*TEXT SEGMENT*

10 Ways to Prevent Fraud in Your Practice

This article originally appeared in Catalyst Magazine.

According to the Association of Certified Fraud Examiners, the average business loses five percent of revenues to fraud every year. Misappropriation of funds could simply involve use of a business credit card for personal benefit. At the other extreme, it could entail elaborate schemes to defraud insurance carriers and/or manipulate billing and payment records to generate surreptitious revenue streams for personal consumption.

For companies who pride themselves on exhibiting exemplary moral standards, these operational guidelines can help identify potential weak spots and minimize the potential for loss.

Top Ten Tips to Mitigate Risk

The number one defense against fraud and embezzlement is active participation in managing your business affairs. It means taking the time to set up an effective system of internal controls and paying close attention to your financial affairs thereafter. While a comprehensive set of recommendations is beyond the scope of this article, here’s our Top 10 list of things you can do to protect your financial resources:

  1. Establish effective hiring practices to minimize your exposure to dishonest (or desperate) employees and contractors. Conduct thorough background checks including educational achievements, work history, criminal background, and credit references to the extent permitted by law. Your search may reveal important information about their ethics, circumstances, and sense of responsibility. Consider using a third party expert to help you mine all relevant sources of information and provide guidance regarding actions arising out of them.
  2. Adopt a code of conduct that includes a fraud policy. Educate your employees on out-of-bounds behavior, including but not limited to: stealing; falsifying patient records, insurance claims, time sheets, or expense reports; appropriating company assets for personal use – e.g., telephone, postage, office supplies, etc. Set a good example by tending to your personal affairs outside the office. Make sure everyone knows how to report suspicious behavior.

*DATA BLOCK*
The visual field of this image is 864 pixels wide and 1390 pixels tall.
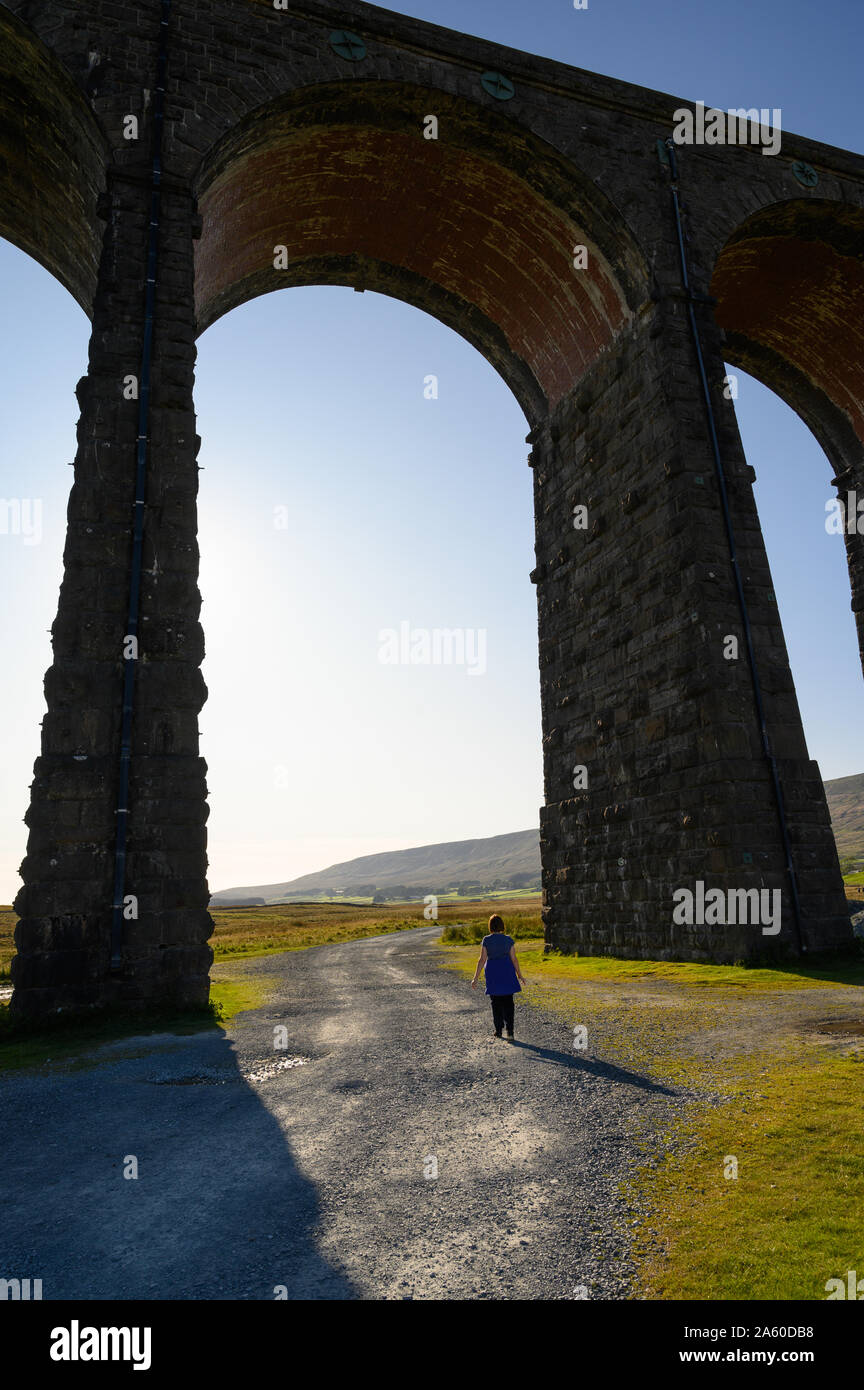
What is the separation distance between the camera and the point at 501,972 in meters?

*STUDY QUESTIONS*
A – In the fraud-prevention article, what share of its revenues does the average business lose to fraud each year, according to the Association of Certified Fraud Examiners?
B – Rewrite the fraud-prevention article from "For companies who" up to and including "potential for loss.", swapping "weak spots" for "vulnerabilities".

*ANSWERS PROVIDED*
A – Five percent of revenues.

B –
For companies who pride themselves on exhibiting exemplary moral standards, these operational guidelines can help identify potential vulnerabilities and minimize the potential for loss.